**Short problem 1**
From the passage on Hubbert linearization, repeat the stretch from "Stuart introduced the" through "in the comments." word for word.

**Provided text**
════════════════

There is a good introduction to the technique in Kenneth Deffeyes's book Beyond Oil: The View from Hubbert's Peak.

On the web, there's a great tutorial at Wolf at the Door (which also has a lot of other tutorial material on peak oil) and there's a piece by Jean Laherrère, which is a version of a paper that appeared in Oil and Gas Journal on April 17, 2000.

Stuart introduced the technique to the TOD community here. Interestingly, it appears that Stuart actually coined the phrase "Hubbert linearization" in this post that post. (It appears in the figure titles.)

If you know of any other references or links, please leave them in the comments.

Hubbert Linearization is an approximation. That makes the results somewhat less reliable. From a mathematical perspective, the problem is simply one of fitting a Gaussian curve (or "bell curve") to the annual production data, P, vs the year, T. The problem can be simplified by noting that the natural log of the production, Log(P), has a simple quadratic dependence on T:

Log(P) = A + B*T + C*T^2.

The constants A, B, and C are obtained fitting. Therefore, the problem reduces to the problem of fitting a quadratic rather than a straight line. This is only slightly more difficult and can be done with spreadsheet programs like Excel. The advantage is that, unlike the Hubbard Linearization, the relationship is exact. I've done this fitting myself and it works quite well. I'll see if I can paste the chart in this post:

The situation actually seems to be more interesting than you might think.  I explored the US case here, and while it's true that the US production curve is better fit across the full history by a Gaussian than a logistic, Hubbert linearization is the most robust predictor, and is the only one to give very reliable results before the peak.  Quality of model fit and quality of prediction are often very different things.
You've looked at this issue more than I had realized. I was commenting more on the use of the HL technique to approximate a Gaussian curve. From that limited mathematical perspective, it's not a particularly good approximation.

The problem is that:

(1) The data has noise.

(2) The correct model may not be a Gaussian.

════════════════

**Dataset rows**
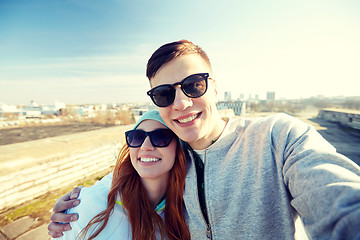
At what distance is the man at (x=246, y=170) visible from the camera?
2.05 feet

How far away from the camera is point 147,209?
1.36 metres

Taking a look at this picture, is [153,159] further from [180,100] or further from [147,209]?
[180,100]

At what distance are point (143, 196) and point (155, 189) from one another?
0.39 feet

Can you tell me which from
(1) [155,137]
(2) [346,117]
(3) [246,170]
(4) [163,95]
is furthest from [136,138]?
(2) [346,117]

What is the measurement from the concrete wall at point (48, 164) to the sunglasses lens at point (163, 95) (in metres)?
2.90

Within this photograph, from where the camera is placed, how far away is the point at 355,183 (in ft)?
1.95

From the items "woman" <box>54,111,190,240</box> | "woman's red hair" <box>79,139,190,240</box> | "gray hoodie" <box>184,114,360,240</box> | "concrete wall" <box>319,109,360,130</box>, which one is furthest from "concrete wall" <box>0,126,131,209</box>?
"concrete wall" <box>319,109,360,130</box>

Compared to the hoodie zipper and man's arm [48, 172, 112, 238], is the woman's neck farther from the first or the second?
man's arm [48, 172, 112, 238]

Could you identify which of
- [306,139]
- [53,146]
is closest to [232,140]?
[306,139]

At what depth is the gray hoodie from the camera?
0.60 metres

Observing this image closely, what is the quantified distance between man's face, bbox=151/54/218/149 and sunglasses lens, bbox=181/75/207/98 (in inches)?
1.3

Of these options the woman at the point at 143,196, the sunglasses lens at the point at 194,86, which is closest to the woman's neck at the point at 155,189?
the woman at the point at 143,196

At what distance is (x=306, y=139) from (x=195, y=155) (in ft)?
2.37

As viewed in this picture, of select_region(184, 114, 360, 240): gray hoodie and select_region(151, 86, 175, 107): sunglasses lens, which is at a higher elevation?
select_region(151, 86, 175, 107): sunglasses lens
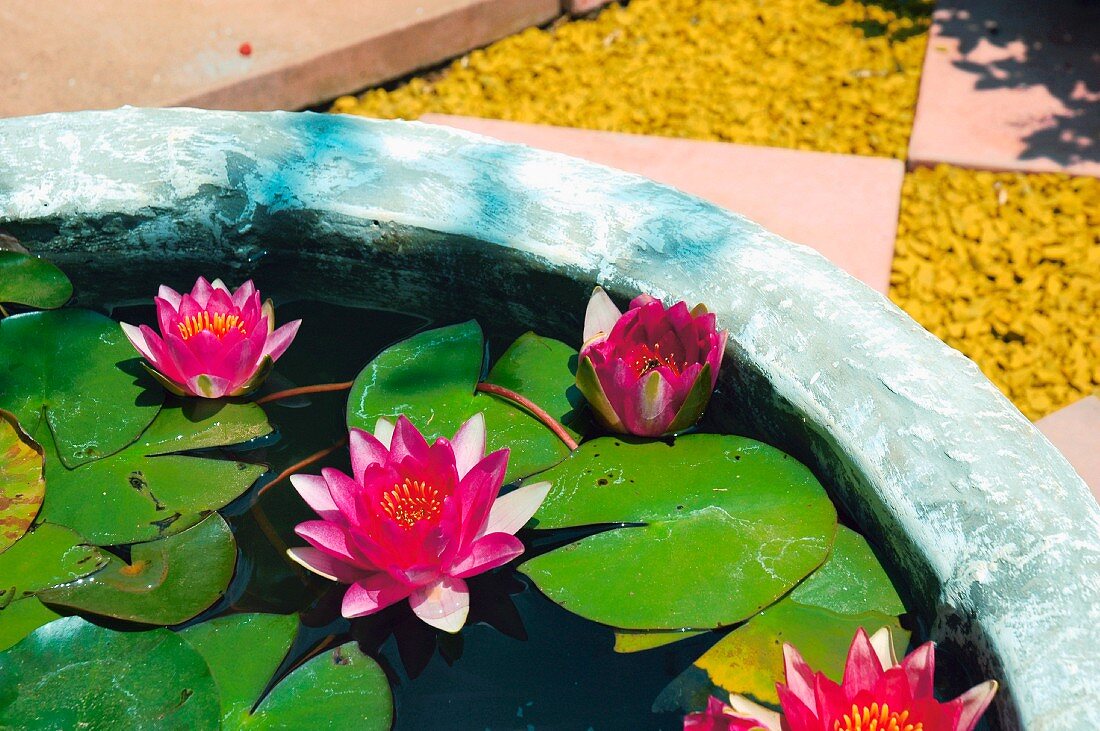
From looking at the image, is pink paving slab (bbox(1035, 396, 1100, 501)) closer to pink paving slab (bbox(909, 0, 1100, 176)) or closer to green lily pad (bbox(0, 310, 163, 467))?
pink paving slab (bbox(909, 0, 1100, 176))

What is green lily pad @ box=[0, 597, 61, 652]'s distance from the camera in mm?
908

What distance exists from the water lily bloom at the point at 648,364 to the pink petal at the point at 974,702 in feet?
1.32

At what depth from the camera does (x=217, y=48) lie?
7.97 ft

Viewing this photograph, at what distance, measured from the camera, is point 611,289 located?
3.70 feet

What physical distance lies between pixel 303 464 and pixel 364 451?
0.60 ft

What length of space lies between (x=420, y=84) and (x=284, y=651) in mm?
2095

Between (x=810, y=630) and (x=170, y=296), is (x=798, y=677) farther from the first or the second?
(x=170, y=296)

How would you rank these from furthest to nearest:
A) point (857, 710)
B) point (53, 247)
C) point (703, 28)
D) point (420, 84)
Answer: point (703, 28), point (420, 84), point (53, 247), point (857, 710)

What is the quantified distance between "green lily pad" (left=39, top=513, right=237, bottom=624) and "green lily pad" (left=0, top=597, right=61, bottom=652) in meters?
0.01

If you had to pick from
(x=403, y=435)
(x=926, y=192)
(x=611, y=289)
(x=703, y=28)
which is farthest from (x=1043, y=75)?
(x=403, y=435)

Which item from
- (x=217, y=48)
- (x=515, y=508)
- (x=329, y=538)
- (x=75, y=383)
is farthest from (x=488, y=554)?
(x=217, y=48)

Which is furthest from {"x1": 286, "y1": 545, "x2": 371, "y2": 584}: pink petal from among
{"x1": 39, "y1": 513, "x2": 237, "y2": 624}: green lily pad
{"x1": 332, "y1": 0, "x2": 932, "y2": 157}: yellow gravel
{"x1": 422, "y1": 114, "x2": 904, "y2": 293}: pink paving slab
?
{"x1": 332, "y1": 0, "x2": 932, "y2": 157}: yellow gravel

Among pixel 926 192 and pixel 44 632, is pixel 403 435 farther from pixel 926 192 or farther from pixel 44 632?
pixel 926 192

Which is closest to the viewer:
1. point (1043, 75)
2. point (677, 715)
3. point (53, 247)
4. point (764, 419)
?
point (677, 715)
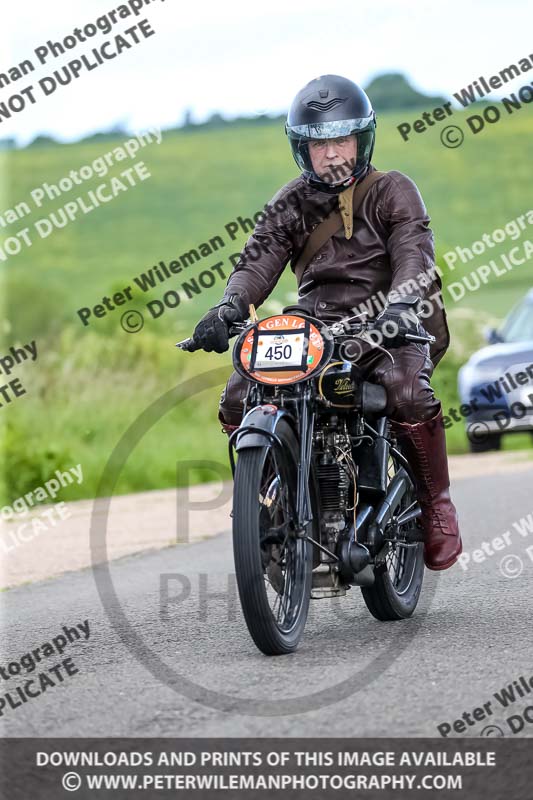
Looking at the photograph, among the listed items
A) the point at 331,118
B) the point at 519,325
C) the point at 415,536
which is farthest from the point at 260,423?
the point at 519,325

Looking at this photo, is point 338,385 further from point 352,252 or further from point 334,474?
point 352,252

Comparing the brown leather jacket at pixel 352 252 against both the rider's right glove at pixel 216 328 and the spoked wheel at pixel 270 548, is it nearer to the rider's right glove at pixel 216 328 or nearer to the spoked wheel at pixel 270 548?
the rider's right glove at pixel 216 328

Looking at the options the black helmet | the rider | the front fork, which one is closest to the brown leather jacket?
the rider

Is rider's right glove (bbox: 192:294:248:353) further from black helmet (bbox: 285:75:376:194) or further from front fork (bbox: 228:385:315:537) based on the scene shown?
black helmet (bbox: 285:75:376:194)

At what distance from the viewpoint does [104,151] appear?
45.7 meters

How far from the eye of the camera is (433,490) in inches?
238

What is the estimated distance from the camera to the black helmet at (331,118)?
5.82 m

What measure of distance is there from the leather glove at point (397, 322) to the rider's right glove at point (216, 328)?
70 cm

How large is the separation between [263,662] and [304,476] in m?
0.73
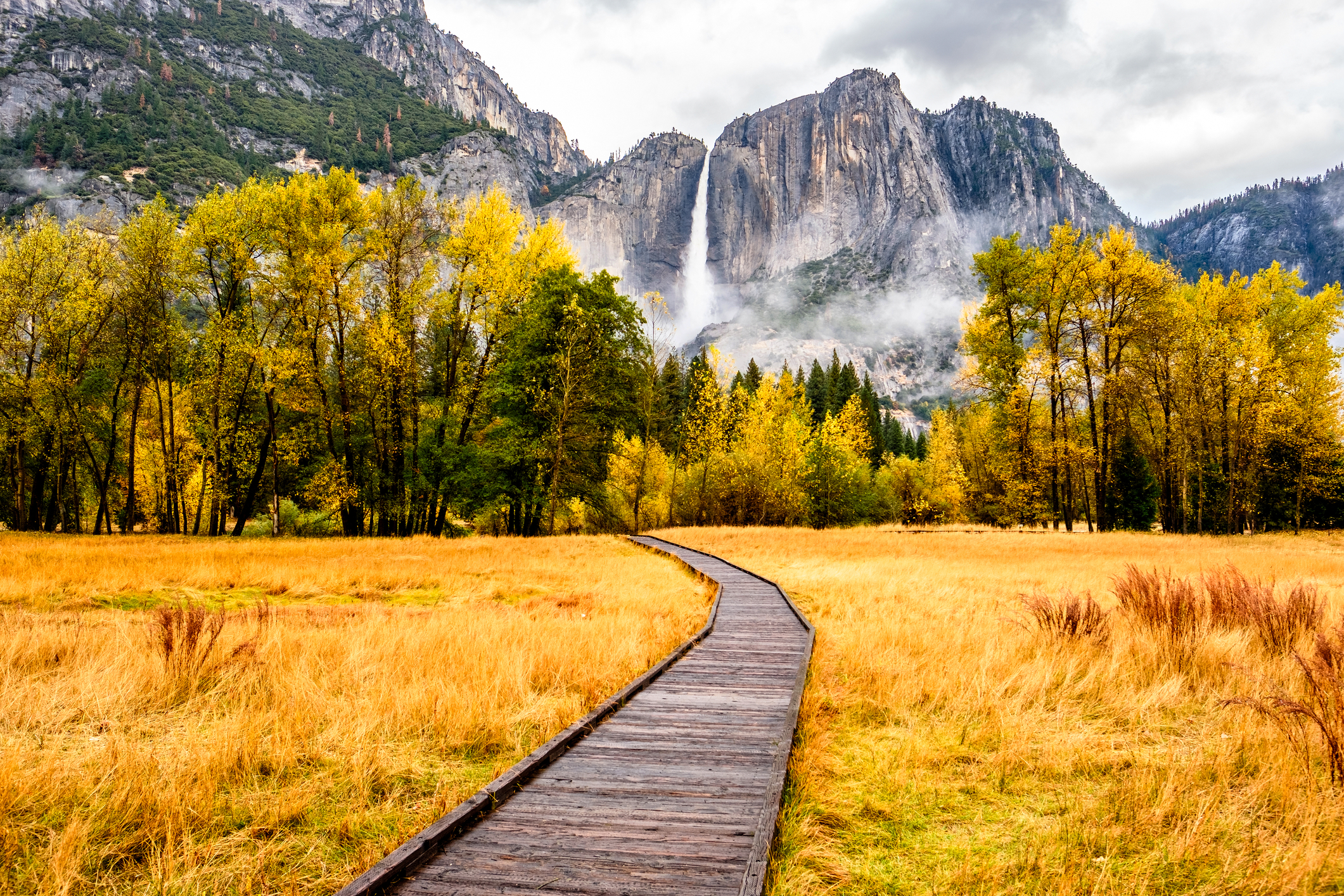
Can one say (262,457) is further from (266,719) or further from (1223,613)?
(1223,613)

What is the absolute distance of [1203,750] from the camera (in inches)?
187

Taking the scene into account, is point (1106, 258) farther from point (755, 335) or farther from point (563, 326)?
point (755, 335)

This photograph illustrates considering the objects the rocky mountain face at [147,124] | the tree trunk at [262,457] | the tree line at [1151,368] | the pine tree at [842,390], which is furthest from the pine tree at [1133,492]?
the rocky mountain face at [147,124]

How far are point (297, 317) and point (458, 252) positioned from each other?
7.29m

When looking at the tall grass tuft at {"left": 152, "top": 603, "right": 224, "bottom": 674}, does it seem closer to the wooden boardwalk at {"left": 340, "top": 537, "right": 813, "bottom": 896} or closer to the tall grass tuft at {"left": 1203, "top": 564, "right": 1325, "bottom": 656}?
the wooden boardwalk at {"left": 340, "top": 537, "right": 813, "bottom": 896}

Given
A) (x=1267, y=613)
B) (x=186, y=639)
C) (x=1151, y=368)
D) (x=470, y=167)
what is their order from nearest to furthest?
(x=186, y=639)
(x=1267, y=613)
(x=1151, y=368)
(x=470, y=167)

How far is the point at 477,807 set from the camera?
11.3 ft

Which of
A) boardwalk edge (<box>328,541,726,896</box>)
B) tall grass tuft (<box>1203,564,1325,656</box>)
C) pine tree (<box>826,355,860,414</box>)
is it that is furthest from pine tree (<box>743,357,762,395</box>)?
boardwalk edge (<box>328,541,726,896</box>)

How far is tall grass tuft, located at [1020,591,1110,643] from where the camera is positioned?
8125 millimetres

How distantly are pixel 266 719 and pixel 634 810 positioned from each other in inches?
142

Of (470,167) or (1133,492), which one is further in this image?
(470,167)

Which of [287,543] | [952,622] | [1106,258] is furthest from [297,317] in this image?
[1106,258]

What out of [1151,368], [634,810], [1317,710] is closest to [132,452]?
[634,810]

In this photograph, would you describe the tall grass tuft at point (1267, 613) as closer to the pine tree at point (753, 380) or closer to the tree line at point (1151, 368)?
the tree line at point (1151, 368)
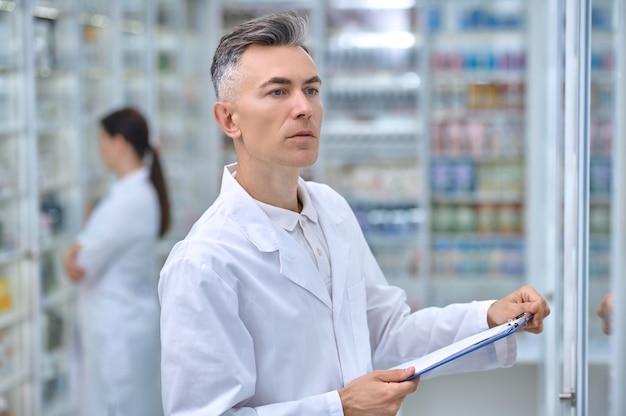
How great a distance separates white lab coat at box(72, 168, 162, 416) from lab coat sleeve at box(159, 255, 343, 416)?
2664 millimetres

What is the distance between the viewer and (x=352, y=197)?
278 inches

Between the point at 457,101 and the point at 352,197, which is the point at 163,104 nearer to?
the point at 352,197

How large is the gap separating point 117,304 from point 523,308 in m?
2.89

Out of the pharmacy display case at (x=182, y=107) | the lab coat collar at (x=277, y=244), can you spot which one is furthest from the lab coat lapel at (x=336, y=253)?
the pharmacy display case at (x=182, y=107)

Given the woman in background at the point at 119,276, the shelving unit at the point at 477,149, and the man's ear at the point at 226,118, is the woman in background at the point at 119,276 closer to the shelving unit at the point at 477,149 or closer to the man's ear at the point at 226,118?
the man's ear at the point at 226,118

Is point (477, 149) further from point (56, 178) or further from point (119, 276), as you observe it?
point (119, 276)

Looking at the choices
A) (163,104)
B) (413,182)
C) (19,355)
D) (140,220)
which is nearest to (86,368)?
(19,355)

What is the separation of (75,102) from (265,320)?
3.65 metres

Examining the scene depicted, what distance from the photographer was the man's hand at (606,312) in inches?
62.7

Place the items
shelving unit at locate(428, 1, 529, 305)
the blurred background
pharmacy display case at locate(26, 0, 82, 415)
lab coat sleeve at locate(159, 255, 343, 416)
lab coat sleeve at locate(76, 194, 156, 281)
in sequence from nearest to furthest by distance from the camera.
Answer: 1. lab coat sleeve at locate(159, 255, 343, 416)
2. lab coat sleeve at locate(76, 194, 156, 281)
3. pharmacy display case at locate(26, 0, 82, 415)
4. the blurred background
5. shelving unit at locate(428, 1, 529, 305)

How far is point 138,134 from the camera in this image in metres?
4.37

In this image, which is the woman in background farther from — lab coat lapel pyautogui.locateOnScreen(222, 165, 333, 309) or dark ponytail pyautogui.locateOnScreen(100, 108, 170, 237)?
lab coat lapel pyautogui.locateOnScreen(222, 165, 333, 309)

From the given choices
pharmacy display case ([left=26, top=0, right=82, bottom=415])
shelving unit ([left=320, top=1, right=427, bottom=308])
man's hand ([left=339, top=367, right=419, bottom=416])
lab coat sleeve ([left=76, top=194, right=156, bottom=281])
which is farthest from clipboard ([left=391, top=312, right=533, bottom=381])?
shelving unit ([left=320, top=1, right=427, bottom=308])

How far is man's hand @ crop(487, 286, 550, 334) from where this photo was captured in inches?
72.9
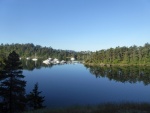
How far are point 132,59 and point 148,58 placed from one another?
11.8 meters

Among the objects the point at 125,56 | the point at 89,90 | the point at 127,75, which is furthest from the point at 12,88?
the point at 125,56

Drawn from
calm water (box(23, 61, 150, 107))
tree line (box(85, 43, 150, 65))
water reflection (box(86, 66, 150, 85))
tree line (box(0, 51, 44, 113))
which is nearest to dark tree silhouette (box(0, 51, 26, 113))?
tree line (box(0, 51, 44, 113))

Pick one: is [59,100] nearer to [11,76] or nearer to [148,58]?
[11,76]

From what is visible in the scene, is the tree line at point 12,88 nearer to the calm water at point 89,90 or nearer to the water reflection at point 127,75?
the calm water at point 89,90

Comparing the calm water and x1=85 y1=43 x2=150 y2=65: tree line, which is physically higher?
x1=85 y1=43 x2=150 y2=65: tree line

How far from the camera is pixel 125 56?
178 meters

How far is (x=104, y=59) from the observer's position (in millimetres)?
187625

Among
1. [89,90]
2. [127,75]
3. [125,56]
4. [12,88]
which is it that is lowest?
[89,90]

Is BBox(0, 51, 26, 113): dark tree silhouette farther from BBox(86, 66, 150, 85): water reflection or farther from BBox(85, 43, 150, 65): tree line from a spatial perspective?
BBox(85, 43, 150, 65): tree line

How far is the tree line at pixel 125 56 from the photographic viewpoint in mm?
174363

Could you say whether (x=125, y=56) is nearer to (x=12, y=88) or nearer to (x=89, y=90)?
(x=89, y=90)

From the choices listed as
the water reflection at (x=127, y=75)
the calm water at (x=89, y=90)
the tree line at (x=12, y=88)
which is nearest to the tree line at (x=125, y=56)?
the water reflection at (x=127, y=75)

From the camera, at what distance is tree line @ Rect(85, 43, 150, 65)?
17436 cm

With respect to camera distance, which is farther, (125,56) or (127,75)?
(125,56)
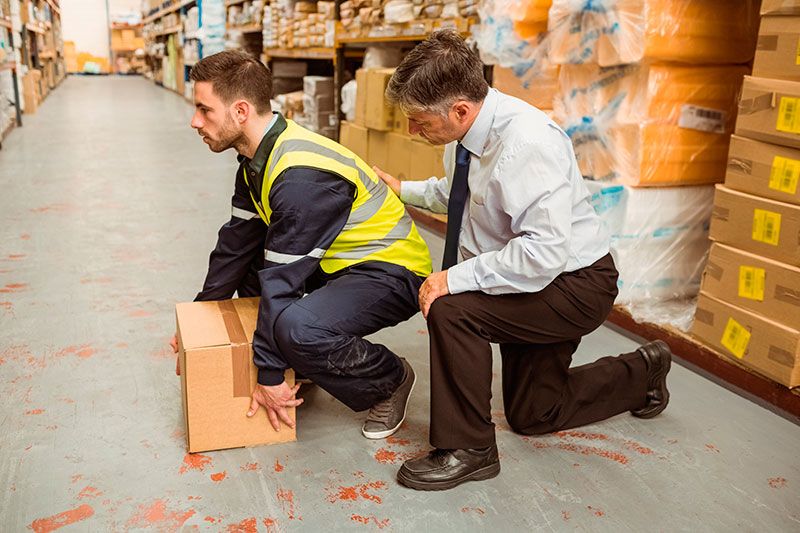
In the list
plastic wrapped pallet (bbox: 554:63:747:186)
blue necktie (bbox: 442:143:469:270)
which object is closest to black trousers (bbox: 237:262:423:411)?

════════════════

**Short problem 2**
Reproduce the entries word for word, from the line containing "How far is the tree" through the end of the entries, and leave out any pictures.

**Finished answer 1**
Stuart introduced the technique to the TOD community here. Interestingly, it appears that Stuart actually coined the phrase "Hubbert linearization" in this post that post. (It appears in the figure titles.)

If you know of any other references or links, please leave them in the comments.

**Finished answer 2**
How far is the tree line at pixel 125 56 from the photographic viewpoint in mm?
174363

Could you say whether (x=125, y=56) is nearer to (x=12, y=88) or nearer to (x=89, y=90)?
(x=89, y=90)

From the choices listed as
the water reflection at (x=127, y=75)
the calm water at (x=89, y=90)
the tree line at (x=12, y=88)
which is nearest to the tree line at (x=125, y=56)?
the water reflection at (x=127, y=75)

From the camera, at what distance is tree line @ Rect(85, 43, 150, 65)?
17436 cm

With respect to camera distance, which is farther, (125,56) or (127,75)?
(125,56)
In the list
plastic wrapped pallet (bbox: 554:63:747:186)
blue necktie (bbox: 442:143:469:270)
which object is closest to black trousers (bbox: 237:262:423:411)?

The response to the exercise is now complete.